- **Passage**:
============================================================

In Melies' world, astronomers-turned-space travelers needed no protective suits or bubble helmets although they did carry umbrellas and encountered aliens who temporarily held them captive and tried to trail along on the frantic return trip.

The documentary and the landmark 16-minute "A Trip to the Moon" (its original title in French, "Le Voyage dans La Lune") celebrate Melies, the filmmaker brought to life in Martin Scorsese's "Hugo" by actor Ben Kingsley.

The Parisian (1861-1938) was a magician who transferred his conjuring tricks to the camera, retained a childlike sense of imagination and wonder and created evocative, hand-tinted films that recent Oscar winner Michel Hazanavicius ("The Artist") calls "naive, innocent and really beautiful ... bursting with poetry."

============================================================

[Dataset entries]
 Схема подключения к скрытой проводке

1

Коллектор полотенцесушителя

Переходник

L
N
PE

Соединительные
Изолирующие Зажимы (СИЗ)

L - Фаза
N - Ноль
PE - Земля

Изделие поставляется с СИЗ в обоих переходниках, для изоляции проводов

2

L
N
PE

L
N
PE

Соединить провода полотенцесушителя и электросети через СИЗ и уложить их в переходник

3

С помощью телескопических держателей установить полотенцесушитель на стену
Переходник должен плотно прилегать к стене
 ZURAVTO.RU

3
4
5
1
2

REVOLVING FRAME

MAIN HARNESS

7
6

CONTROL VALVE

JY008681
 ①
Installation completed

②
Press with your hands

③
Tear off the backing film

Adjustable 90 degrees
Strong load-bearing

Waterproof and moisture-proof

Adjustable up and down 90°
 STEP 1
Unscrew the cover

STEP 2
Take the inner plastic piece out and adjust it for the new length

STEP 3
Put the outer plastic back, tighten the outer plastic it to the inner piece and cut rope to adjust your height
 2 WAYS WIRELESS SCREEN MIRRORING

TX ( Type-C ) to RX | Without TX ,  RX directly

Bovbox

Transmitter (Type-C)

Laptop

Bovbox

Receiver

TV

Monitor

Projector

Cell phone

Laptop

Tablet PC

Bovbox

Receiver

============================================================

- **How to complete this task**:
Carry on the passage about Melies and "A Trip to the Moon" from its final sentence. The dataset entries have no connection to the passage about Melies.

- **Exercise result**:
The hourlong film provides a primer on Melies, allows other directors such as Michel Gondry, Jean-Pierre Jeunet and Costa-Gavras to weigh in and gives a detailed account of how a hand-colored nitrate print of "Trip to the Moon" was discovered in 1993. Although marked "decomposed," it was resurrected with a years-long combination of skill, devotion and determination.

As someone says of the task of photographing 13,795 images and then reconstructing them, "It's madness, and that's what's so nice."

"The Extraordinary Voyage," in French and English with subtitles, and "A Trip to the Moon" will screen at 8 p.m. Monday through Thursday at the Regent Square Theater.